- UK’s National Cyber Security Centre (NCSC) has stated that it found no serious concerns surrounding Huawei’s cybersecurity in its 5G hardware.
- Despite the NCSC’s verdict, two UK carriers have already boycotted the manufacturer’s hardware as part of their 5G rollout.
- The UK government will publish a report on Huawei’s espionage activity by March which may lead to the NCSC’s decision being retracted.
Earlier this month, it was reported that the UK government is examining Huawei’s alleged espionage activity. While a decision surrounding the Chinese manufacturer’s involvement with the Chinese government is still pending, officials in the UK believe that the cybersecurity risks of using Huawei’s 5G hardware are “manageable.”

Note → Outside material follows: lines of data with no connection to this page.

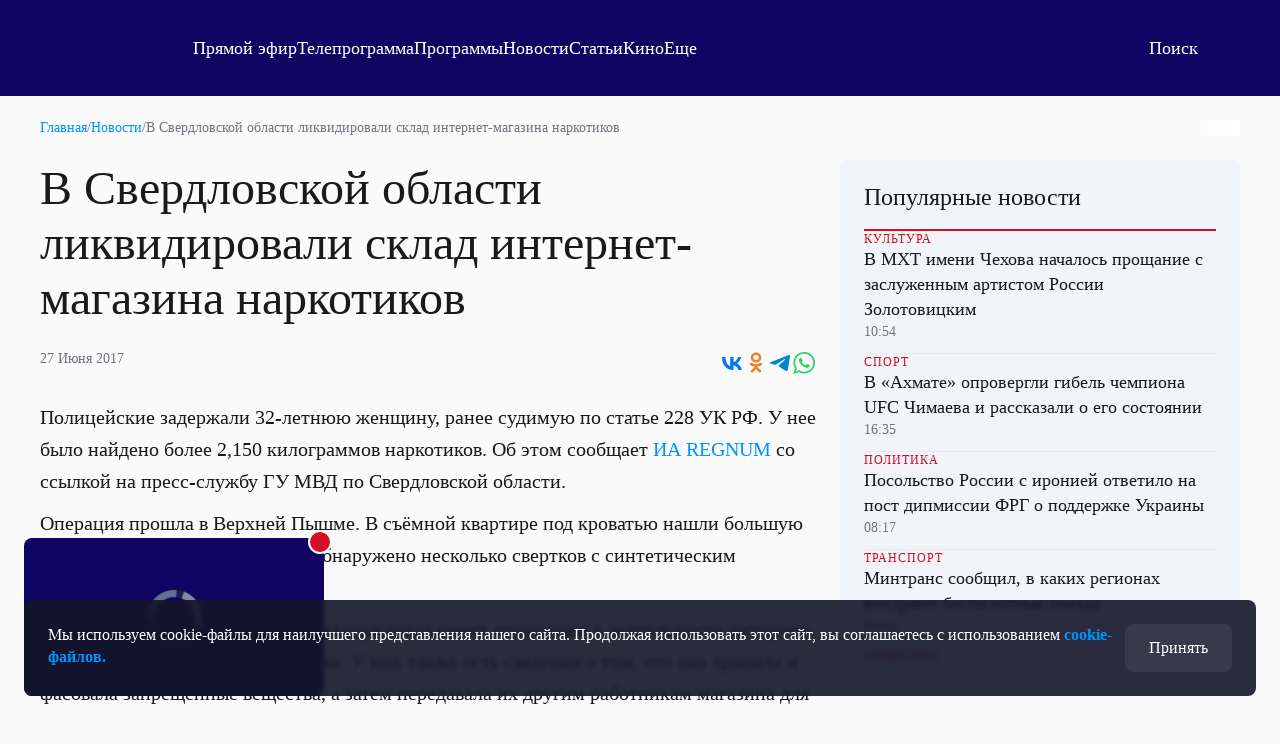

--- FILE ---
content_type: text/html
request_url: https://tns-counter.ru/nc01a**R%3Eundefined*otr_tv/ru/UTF-8/tmsec=otr_tv/253473876***
body_size: 14
content:
60626C07696BCD83G1768672643:60626C07696BCD83G1768672643

--- FILE ---
content_type: text/html; charset=utf-8
request_url: https://otr.webcaster.pro/schedule?uid=12&type_id=&s=7eb96ea008fb64b1315eea4fe4606140&width=100%25&height=100%25&muted=true
body_size: 845
content:
<!DOCTYPE html>
<html lang="ru">
	<head>
		<meta charset="utf-8" />
		<link href="/assets/schedule-ca36d338441c8c4e19a46bbbdb3990c2.css" media="screen" rel="stylesheet" type="text/css" />
		<script src="/assets/schedule-e06abd7125aed74fcf17b59b7878f8d0.js" type="text/javascript"></script>
	</head>
	<body style="margin:0px;overflow: hidden">
		<script src="https://bl.webcaster.pro/assets.js?type=embed&cid=otr" type="text/javascript"></script><span class="webcaster-player" data-autostart="true" data-autostart_with_sound="false" data-cid="otr" data-client_id="5" data-config="config=https://bl.webcaster.pro/feed/start/free_1e5773d1fdd4b642c3c010478285d83c/5_1585122629/c88874d60e1165b61d08f6229fbf234e/1768715844?sr%3D65%26icons%3D0%26type_id%3D%26seek%3D1768668600" data-height="100%" data-iframe_height="100%" data-iframe_width="100%" data-seeking="true" data-show-pay-window="false" data-tns_heartbeat="true" data-width="100%" href="https://www.webcaster.pro/webcaster_player" id="webcaster_player_e34373">Идет загрузка видео...</span>
		<div class="schedule" style='display:none;'>
			<div data-start="1768647600" data-finish="1768651200" class="program ">
				
			</div>
			<div data-start="1768651200" data-finish="1768654800" class="program ">
				
			</div>
			<div data-start="1768654800" data-finish="1768658400" class="program ">
				
			</div>
			<div data-start="1768658400" data-finish="1768662000" class="program ">
				
			</div>
			<div data-start="1768662000" data-finish="1768665600" class="program ">
				
			</div>
			<div data-start="1768665600" data-finish="1768669200" class="program ">
				
			</div>
			<div data-start="1768669200" data-finish="1768672800" class="program ">
				
			</div>
			<div data-start="1768672800" data-finish="1768676400" class="program ">
				
			</div>
			<div data-start="1768676400" data-finish="1768680000" class="program ">
				
			</div>
			<div data-start="1768680000" data-finish="1768683600" class="program ">
				
			</div>
			<div data-start="1768683600" data-finish="1768687200" class="program ">
				
			</div>
			<div data-start="1768687200" data-finish="1768690800" class="program ">
				
			</div>
			<div data-start="1768690800" data-finish="1768694400" class="program ">
				
			</div>
			<div data-start="1768694400" data-finish="1768698000" class="program ">
				
			</div>
		</div>
	</body>
</html>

Unlike the UK, the US may ban Huawei hardware from being used in future 5G networks. The US government has already banned the Chinese company’s hardware from being used internally and has requested allies to do the same. The concerns surrounding Huawei began when China’s 2017 National Intelligence implied Chinese companies could help the government by sharing sensitive information from their hardware.
Despite UK’s National Cyber Security Centre (NCSC) saying the risks involved with Huawei’s 5G hardware is manageable, two UK telecoms have already boycotted the manufacturer’s hardware as part of their 5G rollout. EE and Vodafone are concerned about the security risks involved. Other major British carriers like O2 and Three have not revealed any intention of boycotting Huawei equipment.
Huawei has had a complex relationship with the UK in the recent past. Last year the company’s engineering processes were found not to offer enough oversight about their security measures. The NCSC has asked the concerns to be addressed. The recent decision to give a green signal to the manufacturer makes the UK one of the few countries that have not banned the company’s products after an investigation.
Other members of the Five Eyes intelligence alliance including Australia and New Zealand have already banned Huawei hardware in 2018. The NCSC’s decision pertains to the use of 5G hardware only and has nothing to do with the Chinese manufacturer’s involvement in espionage activity. A full report by the UK government is still pending and will be published later this year.